(Extracted records)
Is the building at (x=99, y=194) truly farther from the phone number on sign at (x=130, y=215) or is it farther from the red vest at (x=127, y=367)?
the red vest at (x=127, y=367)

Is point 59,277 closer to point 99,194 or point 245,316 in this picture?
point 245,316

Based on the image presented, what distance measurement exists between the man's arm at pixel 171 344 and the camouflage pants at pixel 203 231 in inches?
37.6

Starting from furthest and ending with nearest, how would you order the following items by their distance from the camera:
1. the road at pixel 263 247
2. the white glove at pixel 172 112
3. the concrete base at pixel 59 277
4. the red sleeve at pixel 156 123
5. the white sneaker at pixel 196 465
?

◆ REQUIREMENT:
Write out only what runs from the line holding "Is point 59,277" through the last line of the records, exactly as shown.

◆ CORRECT OUTPUT:
Is point 59,277 closer to point 99,194 or point 245,316 in this picture?
point 245,316

Based on the image presented, what distance measurement exists between the man's arm at pixel 171 344 and the camouflage pants at pixel 203 231 in inches?
37.6

Starting from furthest and ending with nearest, how would you order the following items by their distance from the camera:
1. the road at pixel 263 247
2. the white glove at pixel 172 112
3. the concrete base at pixel 59 277
4. the red sleeve at pixel 156 123
5. the white sneaker at pixel 196 465
?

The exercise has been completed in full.